= Alexander of Corinth =

3rd century BC tyrant of Corinth

Alexander (Ἀλέξανδρος) (died 247 BC) was a Macedonian governor and tyrant of Corinth. He was the son of Craterus who had faithfully governed Corinth and Chalcis for his half-brother Antigonus II Gonatas. His grandmother was Phila, the celebrated daughter of Antipater and first wife of Demetrius Poliorcetes. According to a note in Livy (XXXV, 26), his mother's name may have been Nicaea and this was also the name of his wife.

== Career ==
At his father's death around 263, Alexander inherited his position, which went then far beyond that of a mere Macedonian garrison commander and resembled more a dynastic regency in Greece. For some years, Alexander remained loyal to Antigonus, but by 253 he accepted subsidies from the Egyptian king Ptolemy II Philadelphus and resolved to challenge the Macedonian supremacy seeking independence as a tyrant.

The loss of Corinth and Euboea was an almost irreparable blow to the Macedonian hegemony over Greece. Antigonus tried to recover, building an alliance with Athens, Argos and Sicyon, but Alexander managed to pull Sicyon over to his side and subsequently allied himself with the Achaean League. Challenged by a contemporary offensive of his Ptolemaic rival in the Cyclades, Antigonus was unable to protect his allies. In 249, Alexander carried victories over Athens and Argos and the following year he possibly forced his enemies to accept a truce.

== Death and legacy ==
At the height of his power, Alexander died in 247 BC under circumstances which led his contemporaries to believe that he had been poisoned by Antigonus Gonatas.

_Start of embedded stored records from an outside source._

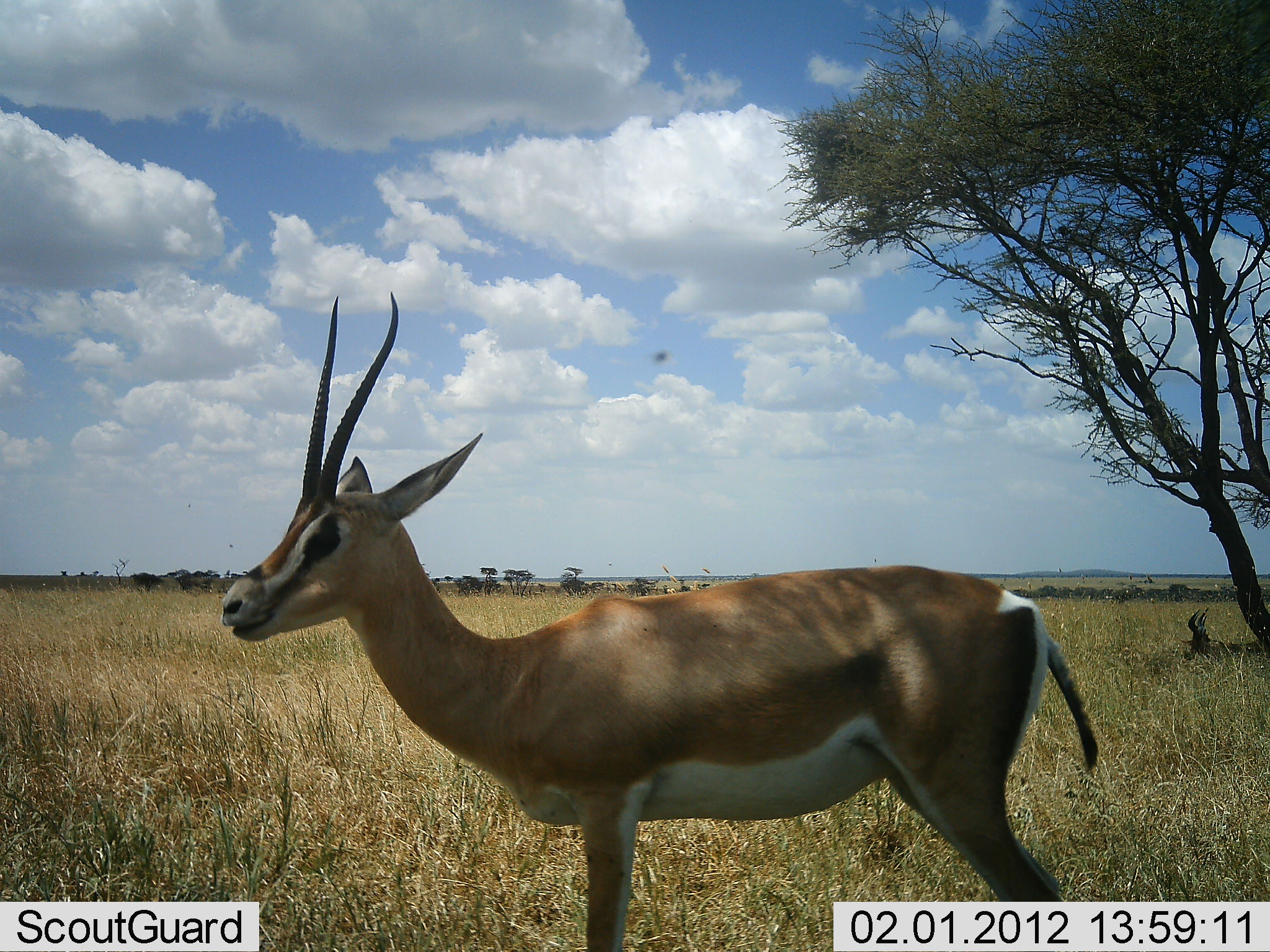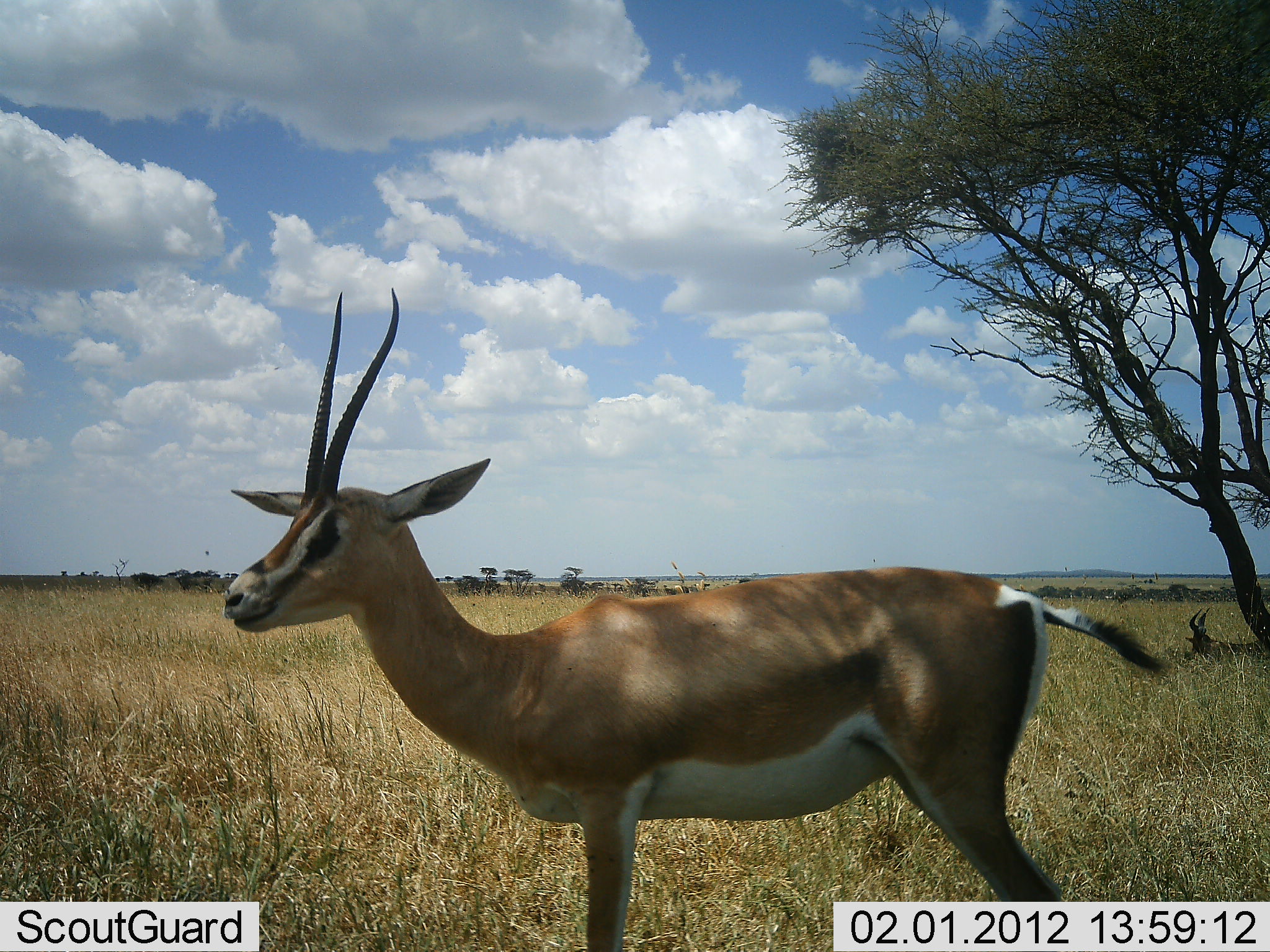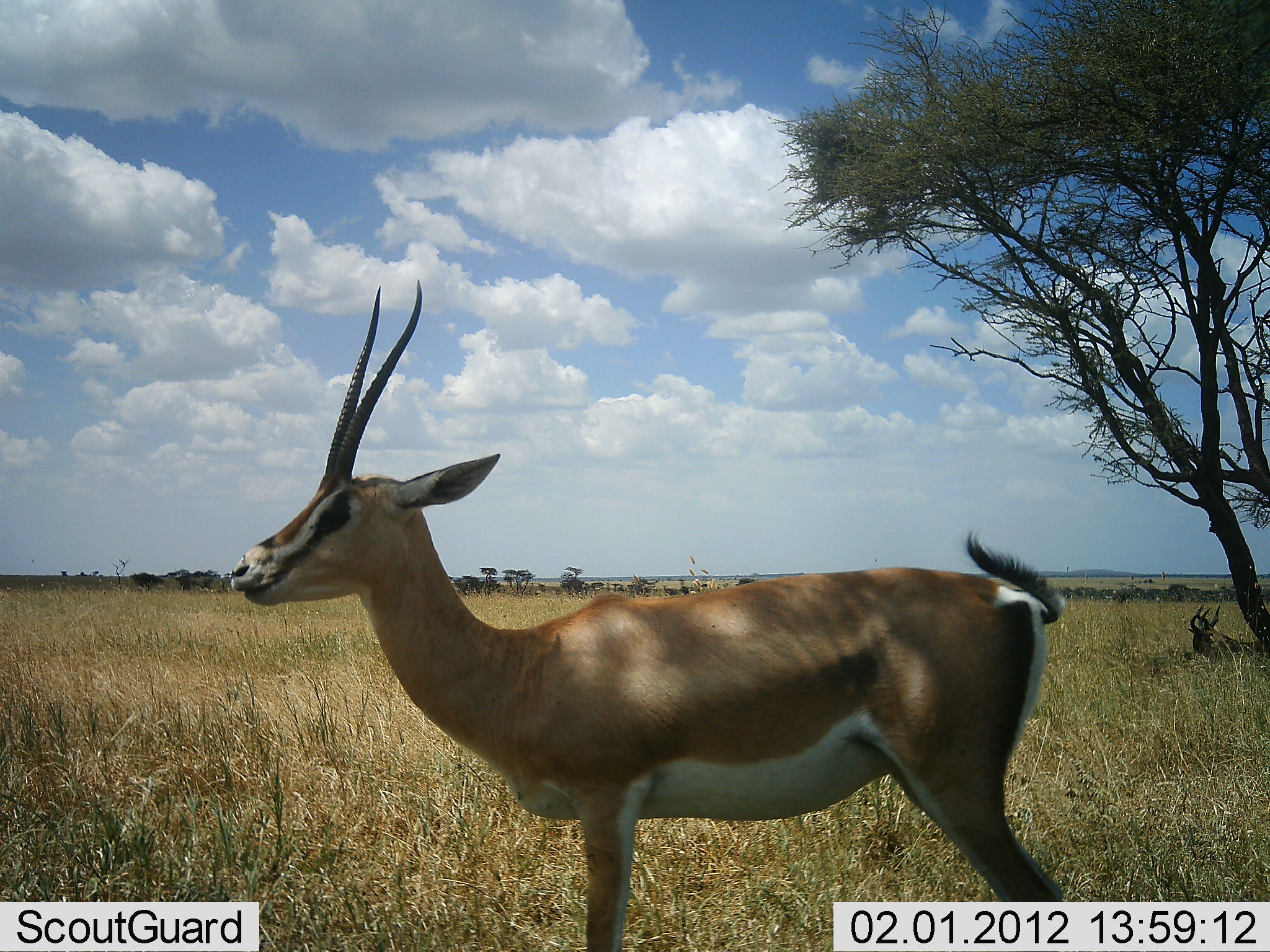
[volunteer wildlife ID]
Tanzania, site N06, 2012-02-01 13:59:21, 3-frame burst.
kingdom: Animalia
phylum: Chordata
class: Mammalia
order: Artiodactyla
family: Bovidae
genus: Nanger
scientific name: Nanger granti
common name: grant's gazelle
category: gazellegrants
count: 1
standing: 96%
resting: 32%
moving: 0%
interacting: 0%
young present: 0%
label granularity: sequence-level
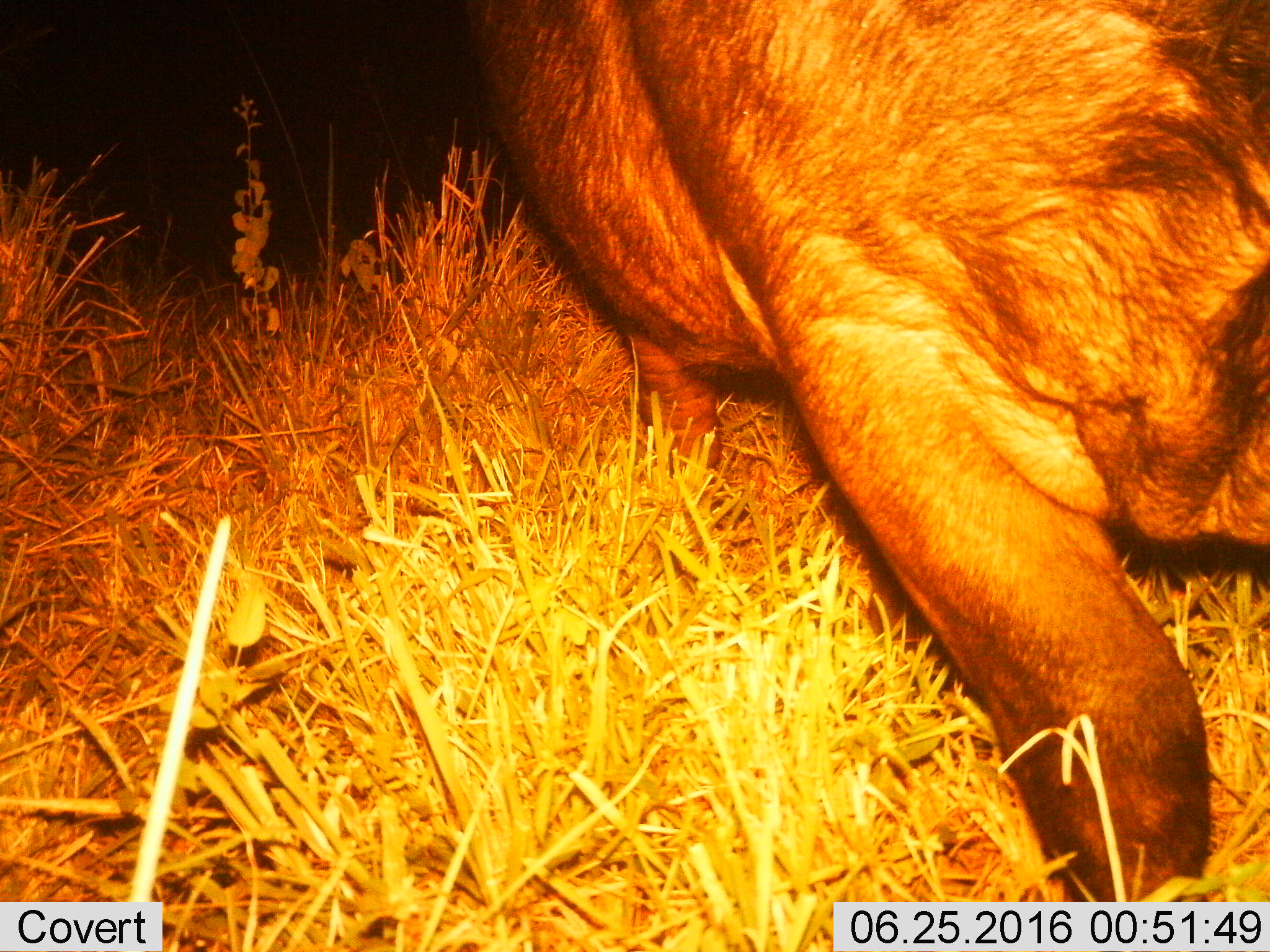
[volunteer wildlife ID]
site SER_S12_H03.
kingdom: Animalia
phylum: Chordata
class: Mammalia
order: Artiodactyla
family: Bovidae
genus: Syncerus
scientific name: Syncerus caffer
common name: african buffalo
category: buffalo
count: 1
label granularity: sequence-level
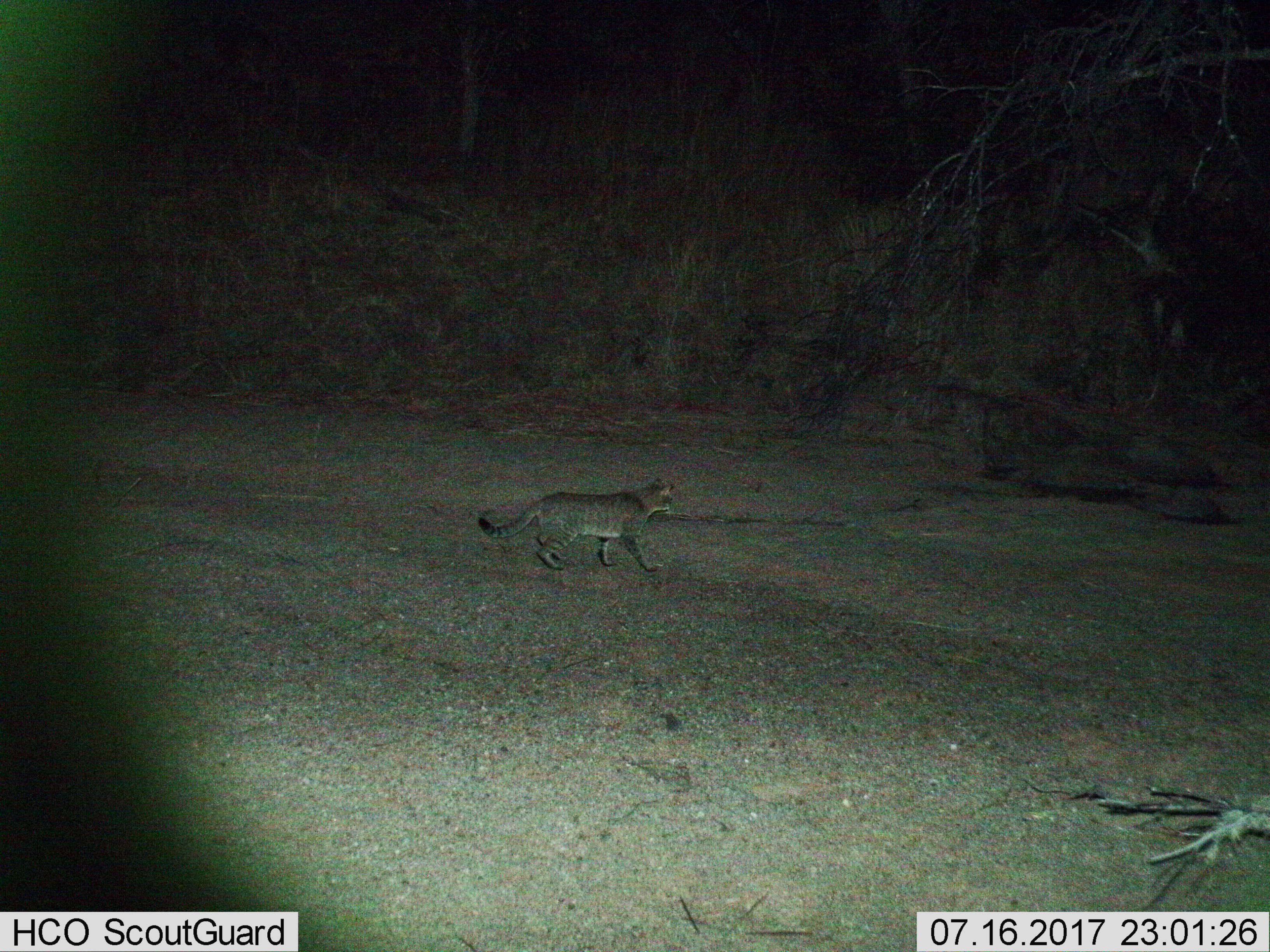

Alexander's widow Nicaea assumed control of his possessions, but after the death of her protector Ptolemy Philadelphus in 246 her position was weakened. When Antigonus carried a naval victory over his enemies and an Aetolian raid into Boeotia threatened Chalcis, Attica and Corinth, she accepted to marry Antigonus' son and heir Demetrius II Aetolicus. During the marriage celebrations in the winter of 245/44, Antigonus took in the garrison of the Acrocorinth and regained control of his former possessions.